El sargento Velie regresó con una escalerilla tipo biblioteca, de ébano, con adornos de marfil y los peldaños de plástico, manchados y pisoteados por zapatos policíacos.
—Sargento —replicó Ellery—, ¿le importaría quitar de enmedio el pedestal?
Cuando Velie hubo apartado al guerrero watusi, Ellery instaló la escalerilla en el mismo lugar donde estuviera la estatua y ascendió hasta el último peldaño. Su cabello casi rozaba el techo.
—El altavoz —explicó—. Observé que el recuadro del altavoz del dormitorio está inserto en el marco, mientras que éste tiene bisagras y una aldabilla que lo mantiene cerrado. ¿No lo examinasteis, papá?

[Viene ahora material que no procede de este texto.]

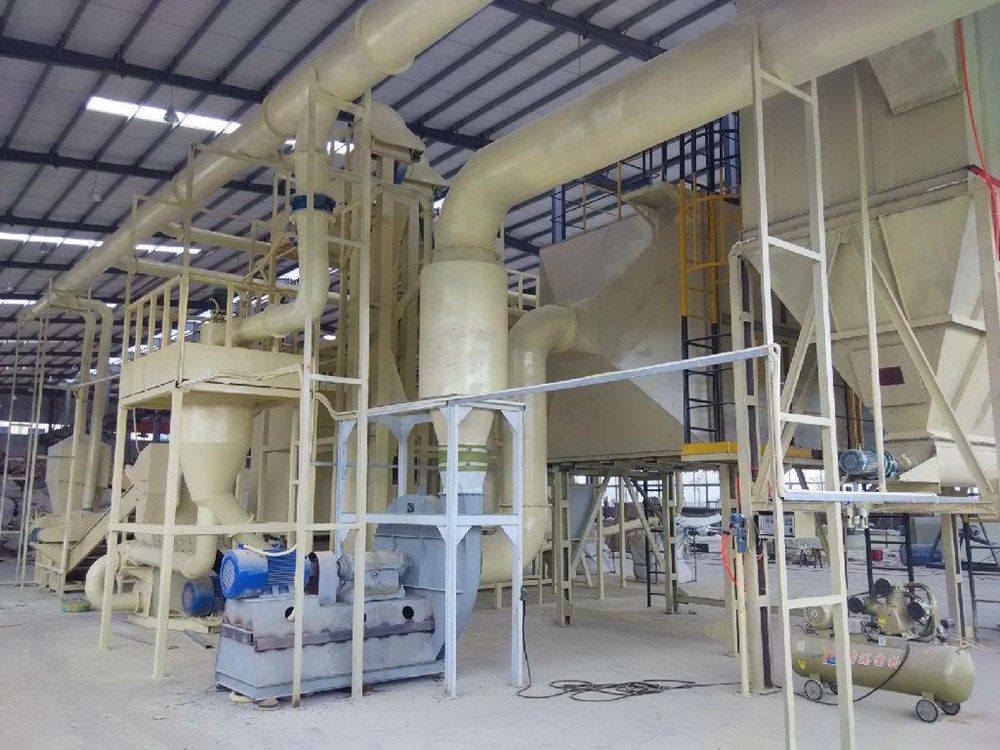 線路板破碎回收設(shè)備 (2).jpg 線路板破碎回收設(shè)備 (2).jpg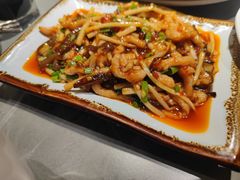 -三俞竹苑(红旗街万达店)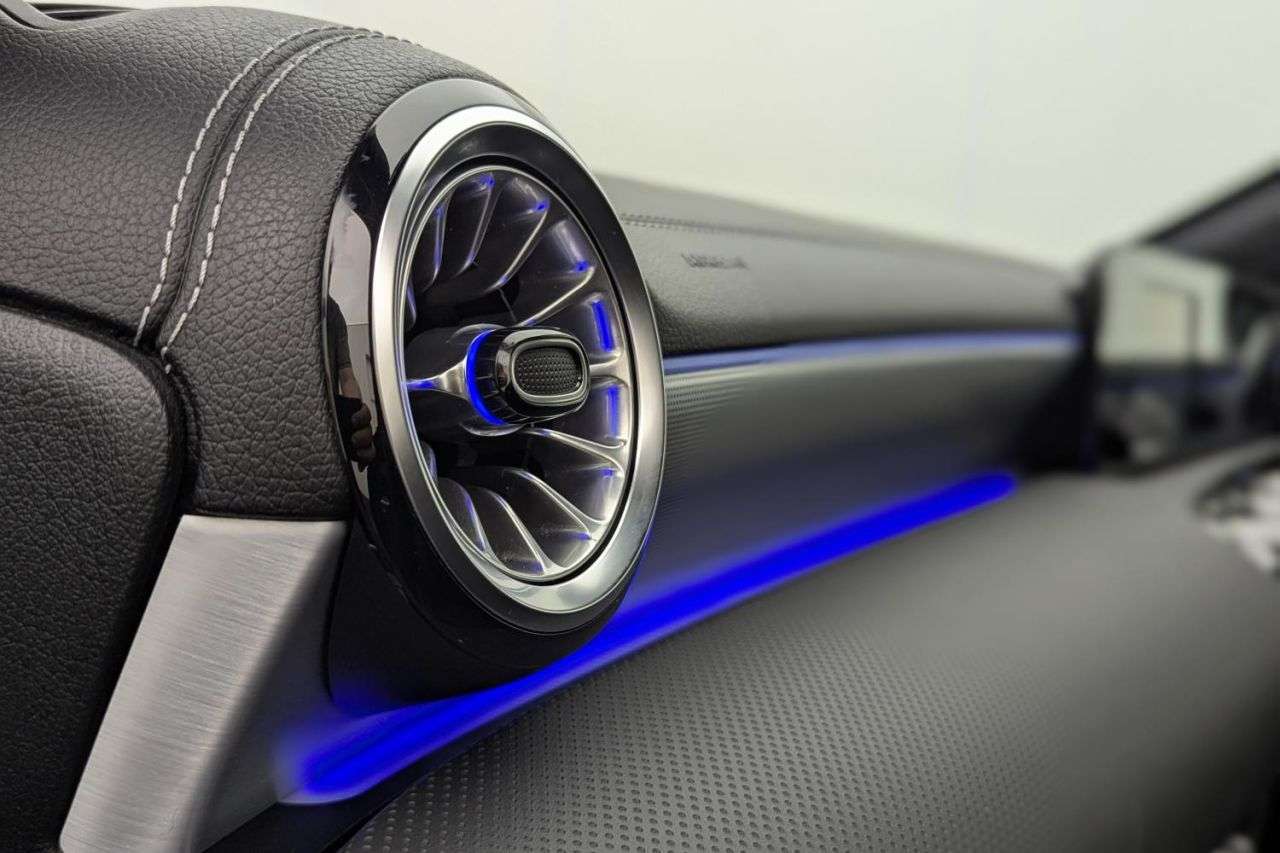 2022 MERCEDES-BENZ A-CLASS 2022 MERCEDES-BENZ A-CLASS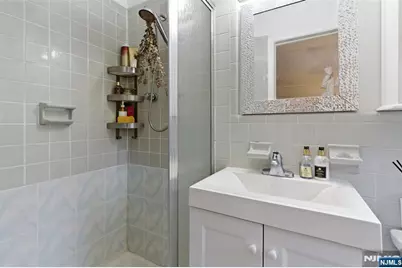 312 6th Street 1 #1, Palisades Park, NJ 07650 - Photo 17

El inspector Queen, por una vez, no supo qué decir, aunque dirigió una severa mirada al sargento Velie, el cual palideció.
—¡Diantre! —exclamó Harry Burke—. Tienes un buen par de ojos, Ellery. A mí me pasó por alto.
Ellery quitó la aldabilla y empezó a desencajar el recuadro del altavoz. Sacó un tornillo, y el recuadro giró sobre unas bisagras casi invisibles.
—Bien —exclamó complacido. Su brazo desapareció por la abertura—. La clase de escondrijo que una aficionada a los acertijos como Gloria elegiría —volvió a sacar el brazo, sosteniendo una caja de metal semejante a una pequeña de caudales o depósito—. Aquí está, papá. Y hay más. Me sorprendería mucho que lo que buscamos no estuviese en estas cajas.
Había seis cajas de metal idénticas en el escondite, todas sin cerrar, y todas llenas de fragmentos del Diario, manuscritos y otros papeles. En una de ellas, se veía un sobre cerrado con lacre, con una inscripción mecanografiada:
MI TESTAMENTO.
Para que lo abra mi abogado, William Maloney Wasser.